PASSAGE TO READ:
Tecno Spark 4 Lite, Tecno Spark 4 Air and Tecno Spark 4 are Android-based smartphones manufactured, released and marketed by Tecno Mobile as part of Tecno Spark 4 series. The device were unveiled as successors to Tecno Spark 3 and Tecno Spark 3 Pro. It is the fourth generation of Tecno's Spark series of smartphones.

The Spark 4 Lite, Spark 4 Air and Spark 4 is an upgraded version of Spark 3 batch, coming with the same OS, RAM and GPU, but with different UI and battery capacity.

The phone has received generally favorable reviews, with critics mostly noting the larger battery, larger display, triple cameras and the faiba support. Critics, however, still criticize the lack of full HD display, software update, fast charging and missing USB Type-C port.

Specifications

Hardware
The Spark 4 Lite, Spark 4 Air and Spark 4 all feature a 720p resolution. The Spark 4 Lite and Spark 4 come with an 20:9 aspect ratio, the Spark 4 Air comes with an 19.5:9 aspect ratio; the Spark 4 Lite and Spark 4 has 6.52-inch Dot Notch IPS LCD display, the Spark 4 Air has 6.1-inch Dot Notch IPS LCD display. The Spark 4 comes with Always On display and HDR10.

RECORDS SUPPLIED:
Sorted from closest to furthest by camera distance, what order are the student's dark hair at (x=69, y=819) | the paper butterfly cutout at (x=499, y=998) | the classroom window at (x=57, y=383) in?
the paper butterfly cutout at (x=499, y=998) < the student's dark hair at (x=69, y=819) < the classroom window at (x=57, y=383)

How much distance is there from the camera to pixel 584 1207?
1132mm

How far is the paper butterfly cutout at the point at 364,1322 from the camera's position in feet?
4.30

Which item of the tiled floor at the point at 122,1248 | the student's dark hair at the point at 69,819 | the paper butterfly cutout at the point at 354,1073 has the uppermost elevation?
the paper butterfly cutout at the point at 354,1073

---

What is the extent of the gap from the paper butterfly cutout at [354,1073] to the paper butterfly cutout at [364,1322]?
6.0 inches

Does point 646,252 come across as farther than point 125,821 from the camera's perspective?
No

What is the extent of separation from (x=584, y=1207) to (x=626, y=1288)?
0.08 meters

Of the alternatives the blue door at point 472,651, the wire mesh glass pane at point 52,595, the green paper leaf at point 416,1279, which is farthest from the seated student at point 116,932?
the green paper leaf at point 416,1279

==

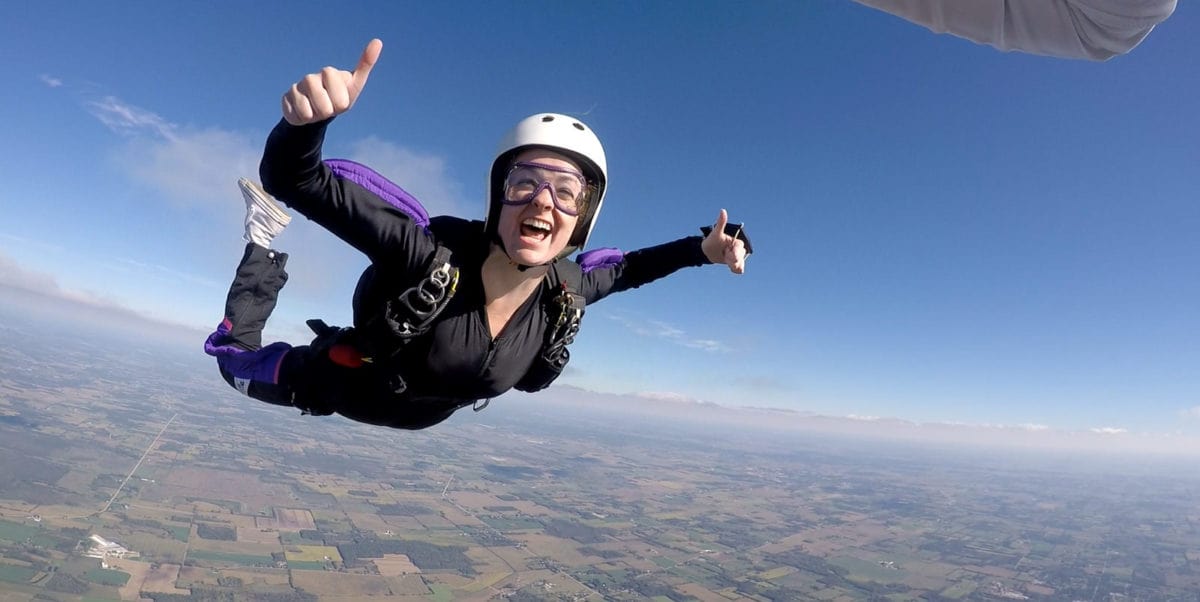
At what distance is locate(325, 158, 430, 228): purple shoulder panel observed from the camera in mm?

WRITTEN REQUEST 1:
Present the rows from the line with "Does point 646,252" up to and including the line with "0.08 meters" as a numbered list, leaving out blank lines.
WRITTEN REQUEST 2:
Extend the text about the Tecno Spark 4 phones from where it stops.

WRITTEN RESPONSE 1:
1. Does point 646,252 come across as farther than point 125,821 from the camera's perspective?
2. No
3. What is the extent of separation from (x=584, y=1207) to (x=626, y=1288)?
4. 0.08 meters

WRITTEN RESPONSE 2:
All the devices come with a MediaTek Helio A22 SoC and 2 GB of RAM.

The Spark 4 Lite, Spark 4 Air and Spark 4 all come with 32 GB storage. They all feature the ability to use a microSD card to expand the storage to a maximum of 128 GB.

The Spark 4 Lite and Spark 4  come with the battery capacities of 4000 mAh, while the Spark 4 Air comes with the battery capacity of 3000 mAh.

The Spark 4 series features an improved camera and improved display. The Spark 4 comes with three lenses, a 13 MP shooter, a 2 MP shooter and a VGA lens.

Software
All the devices ship with Android 9.0 "Pie" with a new HiOS 5.5, different from the versions found on Spark 3 and Spark 3 Pro.

The HiOS 5.5 comes with an AR virtual canvas, gesture call picker, game mode, game assistant, closed eye detection and fingerprint reset password.

Reception 
Dickson Otieno from Tech-ish gave the Spark 4 a score of 3.6/5, praising the design, but stated that it's boring, copying the same design every time. However, he noted that the battery is a good upgrade from Spark 3 Pro.

George Kamau from Techweez noted that Spark 4 looks good as a budget phone, but concluded that the device fails in the competitive budget smartphones market.

Usama Anjum from Phone World praised the Spark 4 design and the triple rear camera. He opined that the features is okay for a budget smartphone.

Anfernee Onamu from Gadgets Africa praised Spark 4 for its screen, battery life and fun features, but opined that the device has a low-quality camera.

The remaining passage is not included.